- Born: Kerry Roberta Peers 1 November 1964 (age 61) Northop Hall, Wales
- Occupation: Actress

= Kerry Peers =

Welsh actress (born 1964)

Kerry Peers (born 1 November 1964) is a British actress who is best known for her role in The Bill where she played Suzi Croft from 1993 to 1998. She has also been in Casualty, Doctors, Holby City, Brookside and appeared on Coronation Street from October 2019 to January 2020.

==Early life==
Kerry Roberta Peers was born on 1 November 1964 in the small village of Northop Hall, near Mold in North Wales, where she spent her childhood.

==Acting==
Peers moved to London, where she attended the Central School of Speech and Drama. On leaving drama school she performed in a number of plays, such as Les liaisons dangereuses (with the Royal Shakespeare Company) and was also in the original cast of Alan Ayckbourn's Mr A's Amazing Maze Plays at the Stephen Joseph Theatre in Scarborough.

In 1993, Peers joined the cast of The Bill as DC Suzi Croft, leaving in 1998. Since then she has continued to appear on television in series such as Waterloo Road, Casualty, Holby City, The Case, Doctors, The Royal Today and Shameless. She was also a regular cast member of Brookside 2002–2003, playing the part of Helen Carey. In November 2019, she appeared in an episode of the BBC soap opera Doctors as Yvette Froom.

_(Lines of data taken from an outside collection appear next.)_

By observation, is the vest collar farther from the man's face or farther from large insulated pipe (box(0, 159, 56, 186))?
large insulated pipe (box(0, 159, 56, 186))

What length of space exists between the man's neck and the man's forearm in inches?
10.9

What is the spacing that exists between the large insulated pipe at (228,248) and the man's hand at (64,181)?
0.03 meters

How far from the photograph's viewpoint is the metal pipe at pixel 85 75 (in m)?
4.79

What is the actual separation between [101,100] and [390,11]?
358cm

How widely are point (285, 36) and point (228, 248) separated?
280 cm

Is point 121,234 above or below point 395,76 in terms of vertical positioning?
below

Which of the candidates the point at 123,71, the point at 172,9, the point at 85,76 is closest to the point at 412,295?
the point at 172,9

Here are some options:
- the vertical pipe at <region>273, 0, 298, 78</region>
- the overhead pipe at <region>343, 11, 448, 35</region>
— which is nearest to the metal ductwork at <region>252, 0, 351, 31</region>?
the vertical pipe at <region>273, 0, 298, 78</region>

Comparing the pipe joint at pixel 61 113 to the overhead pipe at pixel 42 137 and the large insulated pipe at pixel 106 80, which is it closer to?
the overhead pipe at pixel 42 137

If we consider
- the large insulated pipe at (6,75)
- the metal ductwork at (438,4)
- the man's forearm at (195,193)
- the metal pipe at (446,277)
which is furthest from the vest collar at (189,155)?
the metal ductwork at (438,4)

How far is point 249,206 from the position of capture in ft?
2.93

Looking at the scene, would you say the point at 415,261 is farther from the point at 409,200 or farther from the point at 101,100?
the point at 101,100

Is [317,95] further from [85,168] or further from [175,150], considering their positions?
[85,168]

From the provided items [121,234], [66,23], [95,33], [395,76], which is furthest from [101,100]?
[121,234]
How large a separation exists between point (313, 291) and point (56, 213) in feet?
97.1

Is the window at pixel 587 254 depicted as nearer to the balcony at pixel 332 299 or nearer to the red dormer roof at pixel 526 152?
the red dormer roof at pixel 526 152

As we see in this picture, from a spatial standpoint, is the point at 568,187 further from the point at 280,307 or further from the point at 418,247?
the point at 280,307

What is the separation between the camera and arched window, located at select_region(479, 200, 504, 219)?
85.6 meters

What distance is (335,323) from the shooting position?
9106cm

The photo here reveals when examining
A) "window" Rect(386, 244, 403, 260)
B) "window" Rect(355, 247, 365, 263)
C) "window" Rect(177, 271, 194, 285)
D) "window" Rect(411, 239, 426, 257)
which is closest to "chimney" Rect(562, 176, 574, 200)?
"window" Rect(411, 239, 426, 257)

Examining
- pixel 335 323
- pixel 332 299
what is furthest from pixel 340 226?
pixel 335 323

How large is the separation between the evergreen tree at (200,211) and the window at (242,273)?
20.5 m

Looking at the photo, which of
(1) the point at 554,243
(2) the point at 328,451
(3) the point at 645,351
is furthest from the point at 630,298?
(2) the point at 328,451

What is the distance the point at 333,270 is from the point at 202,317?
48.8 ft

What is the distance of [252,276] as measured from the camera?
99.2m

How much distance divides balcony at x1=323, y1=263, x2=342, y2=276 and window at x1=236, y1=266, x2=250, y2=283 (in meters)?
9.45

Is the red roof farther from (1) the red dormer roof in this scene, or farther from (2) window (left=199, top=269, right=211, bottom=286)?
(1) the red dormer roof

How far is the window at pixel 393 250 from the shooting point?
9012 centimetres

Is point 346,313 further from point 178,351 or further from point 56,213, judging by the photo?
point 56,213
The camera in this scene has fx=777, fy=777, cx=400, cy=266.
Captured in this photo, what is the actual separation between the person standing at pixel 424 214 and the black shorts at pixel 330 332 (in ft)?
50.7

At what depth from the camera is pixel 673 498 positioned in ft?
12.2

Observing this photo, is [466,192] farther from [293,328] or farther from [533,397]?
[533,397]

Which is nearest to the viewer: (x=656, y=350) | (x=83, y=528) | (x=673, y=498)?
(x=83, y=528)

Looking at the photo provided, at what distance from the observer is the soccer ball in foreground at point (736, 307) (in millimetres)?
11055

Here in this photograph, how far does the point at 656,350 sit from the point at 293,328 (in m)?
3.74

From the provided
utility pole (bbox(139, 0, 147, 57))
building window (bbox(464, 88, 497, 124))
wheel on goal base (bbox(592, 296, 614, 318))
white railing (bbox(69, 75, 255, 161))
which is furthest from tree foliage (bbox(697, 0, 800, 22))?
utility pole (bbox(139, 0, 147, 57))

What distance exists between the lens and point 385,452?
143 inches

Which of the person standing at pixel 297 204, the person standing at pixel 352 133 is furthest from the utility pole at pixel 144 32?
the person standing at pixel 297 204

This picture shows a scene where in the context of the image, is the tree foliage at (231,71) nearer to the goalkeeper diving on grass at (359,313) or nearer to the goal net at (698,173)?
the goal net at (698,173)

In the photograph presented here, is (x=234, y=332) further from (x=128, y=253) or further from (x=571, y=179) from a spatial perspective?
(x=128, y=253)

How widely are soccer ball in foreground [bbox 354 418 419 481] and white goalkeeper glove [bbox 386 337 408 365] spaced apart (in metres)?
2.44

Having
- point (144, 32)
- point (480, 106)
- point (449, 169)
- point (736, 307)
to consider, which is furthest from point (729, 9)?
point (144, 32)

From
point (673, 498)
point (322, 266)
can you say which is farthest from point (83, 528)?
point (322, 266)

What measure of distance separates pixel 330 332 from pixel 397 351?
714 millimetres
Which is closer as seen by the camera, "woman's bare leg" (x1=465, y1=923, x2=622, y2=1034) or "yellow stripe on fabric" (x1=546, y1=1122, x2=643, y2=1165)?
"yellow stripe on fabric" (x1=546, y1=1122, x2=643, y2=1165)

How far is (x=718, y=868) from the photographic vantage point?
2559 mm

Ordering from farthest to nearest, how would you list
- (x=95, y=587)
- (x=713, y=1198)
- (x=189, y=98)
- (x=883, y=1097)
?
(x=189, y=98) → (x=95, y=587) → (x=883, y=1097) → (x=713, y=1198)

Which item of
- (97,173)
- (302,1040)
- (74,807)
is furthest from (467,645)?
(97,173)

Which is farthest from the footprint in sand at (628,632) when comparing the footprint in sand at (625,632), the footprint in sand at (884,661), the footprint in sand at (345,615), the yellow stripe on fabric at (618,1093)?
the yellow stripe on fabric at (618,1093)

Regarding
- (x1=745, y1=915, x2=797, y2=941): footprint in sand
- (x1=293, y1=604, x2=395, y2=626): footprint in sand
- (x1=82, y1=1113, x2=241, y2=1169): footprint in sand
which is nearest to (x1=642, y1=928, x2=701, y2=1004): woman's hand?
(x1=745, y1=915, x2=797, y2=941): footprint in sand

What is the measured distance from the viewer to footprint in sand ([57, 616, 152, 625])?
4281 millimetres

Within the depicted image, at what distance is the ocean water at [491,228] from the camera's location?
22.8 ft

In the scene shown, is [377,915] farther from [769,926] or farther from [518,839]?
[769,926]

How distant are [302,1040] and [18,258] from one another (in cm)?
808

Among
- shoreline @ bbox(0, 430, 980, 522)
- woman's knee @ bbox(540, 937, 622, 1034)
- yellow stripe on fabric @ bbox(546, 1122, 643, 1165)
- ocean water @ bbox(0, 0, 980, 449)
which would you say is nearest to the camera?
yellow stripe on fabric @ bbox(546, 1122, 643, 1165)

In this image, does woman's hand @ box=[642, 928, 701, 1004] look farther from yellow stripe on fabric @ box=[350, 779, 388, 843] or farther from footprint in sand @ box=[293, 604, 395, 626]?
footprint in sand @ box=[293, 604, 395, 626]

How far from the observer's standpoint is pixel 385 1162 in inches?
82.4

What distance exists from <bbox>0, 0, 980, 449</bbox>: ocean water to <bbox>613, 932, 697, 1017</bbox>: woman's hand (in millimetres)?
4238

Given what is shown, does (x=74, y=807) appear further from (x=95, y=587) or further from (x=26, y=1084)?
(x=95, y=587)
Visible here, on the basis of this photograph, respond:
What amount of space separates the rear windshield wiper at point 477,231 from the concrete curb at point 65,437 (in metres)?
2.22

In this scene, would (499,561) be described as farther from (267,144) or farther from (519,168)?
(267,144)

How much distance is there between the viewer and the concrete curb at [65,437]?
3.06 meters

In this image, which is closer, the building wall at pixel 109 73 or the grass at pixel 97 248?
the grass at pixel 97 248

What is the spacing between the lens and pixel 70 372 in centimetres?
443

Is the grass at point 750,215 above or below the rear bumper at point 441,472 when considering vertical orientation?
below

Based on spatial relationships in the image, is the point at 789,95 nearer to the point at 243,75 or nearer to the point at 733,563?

Peers has also continued to appear on-stage, playing Nurse Ratched in an acclaimed version of One Flew Over the Cuckoo's Nest as well as roles in Paradise Bound and Billy Liar.

In 2018, she appeared in a supporting role in the ITV1 miniseries Butterfly.

== Awards ==
In 2003, Peers won the Manchester Evening News Theatre Award for Best Actress in a Supporting Actress Role for her part in Neil Simon's Brighton Beach Memoirs at the Oldham Coliseum Theatre.